Schematic overview of the match-mismatch task

Description

Task 1 is a classification problem in a match-mismatch paradigm. Last year (ICASSP 2023 edition), the challenge was to select the matched stimulus segment among two candidates. This year, we modify the paradigm to make it more challenging, by presenting five candidates to the model.
The complete input to the model is structured as follows:

  1. a segment of EEG,
  2. the time-aligned speech stimulus (matched segment)
  3. four imposter stimuli (mismatched segments)

The task of the model is to determine which of the input stimulus segments corresponds to the EEG. The performance metric is the classification accuracy (%).

The segment length of all (EEG, envelope) pairs is either 5s. We define the mismatched stimuli to be selected arbitrarily among windows from the same story after the signal was chunked. Figure 2 contains an overview of the provided code and our recommended starting flow. We provide code to generate an envelope and mel spectrogram representation from the raw audio files. However, participants can freely perform audio processing and use their preferred representations.

In order to use the data in the classification paradigm, we implement and suggest the following methods. First, we present each EEG segment five times to the model: (EEG, matched stimulus, mismatched stimulus 1, mismatched stimulus 2, mismatched stimulus 3, mismatched stimulus 4), output label [1, 0, 0, 0, 0]) ,(EEG, mismatched stimulus 4, matched stimulus, mismatched stimulus 1, mismatched stimulus 2, mismatched stimulus 3), output label [0, 1, 0, 0, 0]) …, ,(EEG, mismatched stimulus 1, mismatched stimulus 2, mismatched stimulus 3, mismatched stimulus 4, matched stimulus), output label [0, 0, 0, 0, 1]) Second, we make sure that a mismatched stimuli segments are also a matched segment with another EEG segment. A way to do this is to ensure that the shift when windowing is dividable by the spacing between the matched and mismatched segment. Failing to follow these suggestions is likely to result in models simply remembering the training samples and thus failing to generalize to the test set. Although mismatched segments are selected randomly, we advise to assign mismatched segments equally to different positions in the inputs to avoid the model learning spurious cues (i.e., label learning).

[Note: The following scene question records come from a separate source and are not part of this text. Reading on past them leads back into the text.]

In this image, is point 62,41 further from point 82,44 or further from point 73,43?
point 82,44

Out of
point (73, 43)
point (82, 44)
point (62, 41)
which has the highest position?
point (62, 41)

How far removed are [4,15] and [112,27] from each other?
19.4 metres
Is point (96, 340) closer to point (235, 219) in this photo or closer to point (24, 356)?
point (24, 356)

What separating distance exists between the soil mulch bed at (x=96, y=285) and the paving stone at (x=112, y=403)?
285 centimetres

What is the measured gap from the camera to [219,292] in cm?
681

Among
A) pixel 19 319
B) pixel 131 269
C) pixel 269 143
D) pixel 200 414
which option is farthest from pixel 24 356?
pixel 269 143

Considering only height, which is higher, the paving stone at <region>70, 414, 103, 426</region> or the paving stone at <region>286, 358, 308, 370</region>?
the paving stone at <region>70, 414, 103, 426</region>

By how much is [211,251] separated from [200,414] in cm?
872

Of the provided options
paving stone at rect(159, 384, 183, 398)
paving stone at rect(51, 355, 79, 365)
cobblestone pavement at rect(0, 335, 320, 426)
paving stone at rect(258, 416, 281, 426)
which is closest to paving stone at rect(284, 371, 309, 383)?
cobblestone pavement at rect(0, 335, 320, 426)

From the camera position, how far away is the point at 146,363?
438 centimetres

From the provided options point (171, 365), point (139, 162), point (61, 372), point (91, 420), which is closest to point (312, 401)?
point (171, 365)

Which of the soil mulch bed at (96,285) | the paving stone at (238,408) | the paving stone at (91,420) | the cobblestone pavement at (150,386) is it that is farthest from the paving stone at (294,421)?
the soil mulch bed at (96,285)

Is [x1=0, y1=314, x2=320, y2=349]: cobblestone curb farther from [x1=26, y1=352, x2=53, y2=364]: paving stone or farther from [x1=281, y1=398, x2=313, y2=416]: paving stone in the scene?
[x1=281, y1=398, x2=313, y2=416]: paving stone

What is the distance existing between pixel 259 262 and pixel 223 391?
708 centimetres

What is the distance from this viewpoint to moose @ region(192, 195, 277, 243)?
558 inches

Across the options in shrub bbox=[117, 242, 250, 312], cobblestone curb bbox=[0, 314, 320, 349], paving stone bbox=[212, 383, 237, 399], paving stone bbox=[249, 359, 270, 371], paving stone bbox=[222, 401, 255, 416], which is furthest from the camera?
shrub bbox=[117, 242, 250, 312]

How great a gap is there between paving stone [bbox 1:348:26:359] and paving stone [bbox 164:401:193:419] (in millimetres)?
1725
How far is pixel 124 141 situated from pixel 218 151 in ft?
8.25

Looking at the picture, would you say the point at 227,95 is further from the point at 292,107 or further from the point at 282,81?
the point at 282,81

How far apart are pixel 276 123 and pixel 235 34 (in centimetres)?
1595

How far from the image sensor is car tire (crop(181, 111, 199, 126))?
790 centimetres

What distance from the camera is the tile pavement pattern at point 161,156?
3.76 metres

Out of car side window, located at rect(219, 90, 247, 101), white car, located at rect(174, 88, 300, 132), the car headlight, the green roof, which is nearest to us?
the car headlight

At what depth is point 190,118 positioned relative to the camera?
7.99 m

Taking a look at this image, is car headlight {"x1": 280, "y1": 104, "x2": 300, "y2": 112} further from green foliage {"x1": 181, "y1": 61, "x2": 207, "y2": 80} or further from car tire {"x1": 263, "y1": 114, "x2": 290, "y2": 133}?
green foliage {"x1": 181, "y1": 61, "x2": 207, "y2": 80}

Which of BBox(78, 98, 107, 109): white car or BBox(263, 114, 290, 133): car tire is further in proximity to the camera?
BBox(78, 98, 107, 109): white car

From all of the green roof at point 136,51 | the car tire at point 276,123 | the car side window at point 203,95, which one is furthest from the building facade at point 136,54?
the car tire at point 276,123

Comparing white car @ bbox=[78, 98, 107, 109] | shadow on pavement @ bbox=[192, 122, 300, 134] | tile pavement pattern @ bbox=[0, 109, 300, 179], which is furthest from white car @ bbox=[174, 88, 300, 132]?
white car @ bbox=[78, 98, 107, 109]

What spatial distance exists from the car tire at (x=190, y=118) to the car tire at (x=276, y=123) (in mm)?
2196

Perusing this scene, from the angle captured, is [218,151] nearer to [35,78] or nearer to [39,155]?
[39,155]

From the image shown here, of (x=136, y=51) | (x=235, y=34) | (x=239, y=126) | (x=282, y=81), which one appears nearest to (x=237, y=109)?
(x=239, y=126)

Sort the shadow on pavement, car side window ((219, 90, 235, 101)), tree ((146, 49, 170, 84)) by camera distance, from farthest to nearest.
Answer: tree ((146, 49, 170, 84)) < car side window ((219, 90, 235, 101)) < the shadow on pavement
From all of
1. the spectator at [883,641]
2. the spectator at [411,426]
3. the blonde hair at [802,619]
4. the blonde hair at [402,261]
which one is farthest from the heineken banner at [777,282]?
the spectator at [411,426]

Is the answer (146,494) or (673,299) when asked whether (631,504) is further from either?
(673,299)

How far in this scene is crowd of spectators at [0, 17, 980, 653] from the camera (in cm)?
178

The code for this task can be found on our github repository

Baseline

We include a dilated convolutional network integrating 5 stimulus segments as baselines for task 1. Though there are now 5 stimulus segments, the model is easily adaptable to include more or less mismatched segments and we encourage participants to experiment with different numbers of mismatches and window lengths to see how this influences training, and accuracy.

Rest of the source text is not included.